Je suis arrivé à la limite de ce que je pouvais dans le sens de vivre (j’entends: vivre ardemment), au point où il faut tout changer. Je ferme la vie comme on ferme un livre. Je ferme ce temps où j’ai été moins heureux dans la liberté que je ne le fus un jour dans la contrainte, dans le désordre que dans l’ordre, dans une possession vaste et multiple que dans une possession resserrée. Quand l’âme, toute tremblante de sa déception, comme un homme qui croyait qu’une femme allait venir, et elle n’est pas venue…
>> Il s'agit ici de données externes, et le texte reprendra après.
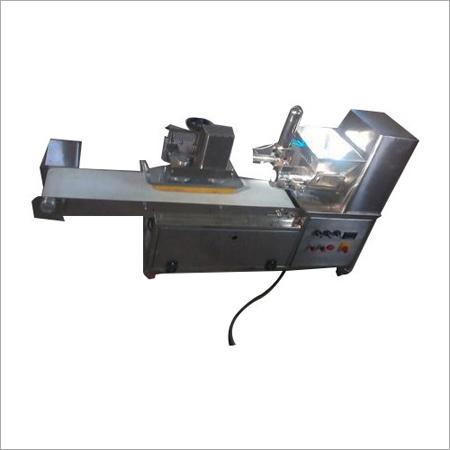 Automatic Gulab Jamun Making Machine
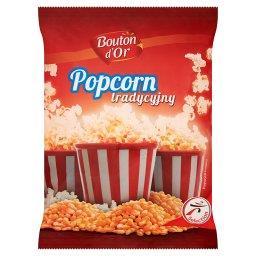 Popcorn tradycyjny
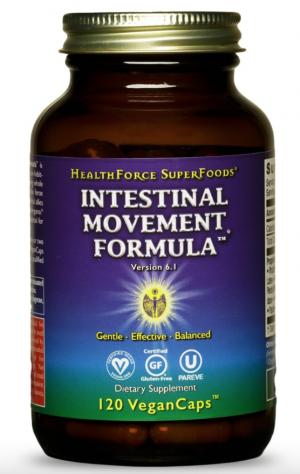 HealthForce Intestinal Movement Formula™ – 120 VeganCaps™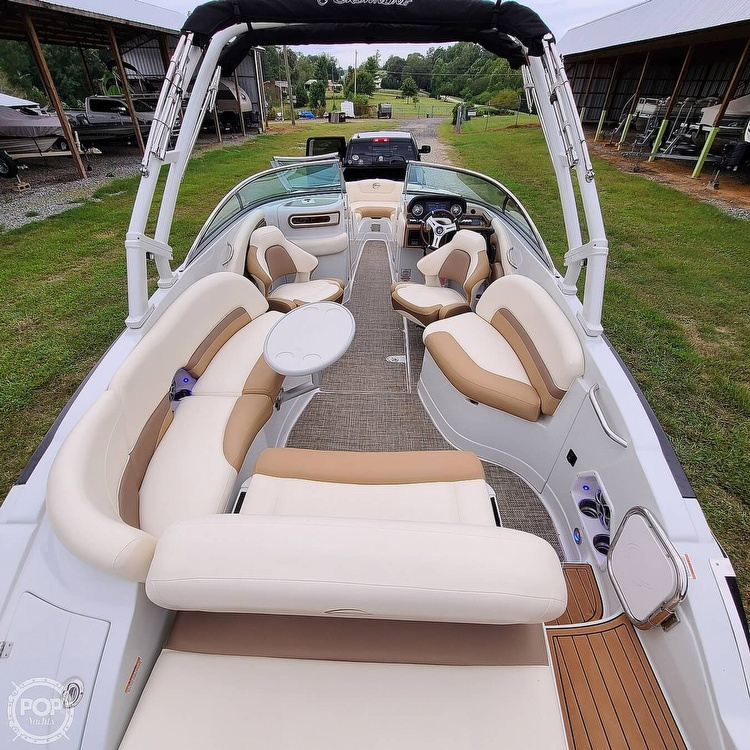 2018 Crownline boat for sale, model of the boat is 275 SS & Image # 6 of 40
Mon malheur est de souffrir, aussitôt que je ne jouis plus : pas d’état intermédiaire. Une petite Syracusaine me disait : « quand je ne peux pas m’amuser, je dors » ; elle restait au lit, les dimanches où elle n’avait pas d’argent à gaspiller. Oui, plutôt le non-être que le non-plaisir.
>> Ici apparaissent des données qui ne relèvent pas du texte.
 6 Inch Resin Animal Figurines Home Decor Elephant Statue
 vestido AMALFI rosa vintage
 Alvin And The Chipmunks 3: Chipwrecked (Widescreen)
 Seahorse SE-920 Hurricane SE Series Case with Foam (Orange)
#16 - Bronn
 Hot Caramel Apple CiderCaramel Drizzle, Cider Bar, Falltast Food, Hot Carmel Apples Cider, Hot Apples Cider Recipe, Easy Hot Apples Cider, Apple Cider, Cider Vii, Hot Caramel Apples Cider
Une âme excédée d’elle-même aspire à se perdre de vue. Dans quoi s’anesthésiera-t-elle ?

Dans l’ambition ? Mais si sa vanité est morte, comme un nerf coupé ? Quelle lumière sur le monde, que la vie trébuche – et chez certains se fige – quand elle n’est plus soutenue par la vanité !

Dans la cupidité ? Mais si ce qu’obtient l’argent ne vous fait pas envie ?

(X ; n’ayant de cette somme nul besoin, demande à Y. cent mille francs. Les gagner, pour les rembourser, lui occupera un peu de temps. A voir cette démarche, je me demande si, parmi les hommes qui cherchent avec tant d’âpreté à gagner de l’argent, beaucoup ne le font pas à seule fin de se distraire d’eux-mêmes ; bref, par désolation.)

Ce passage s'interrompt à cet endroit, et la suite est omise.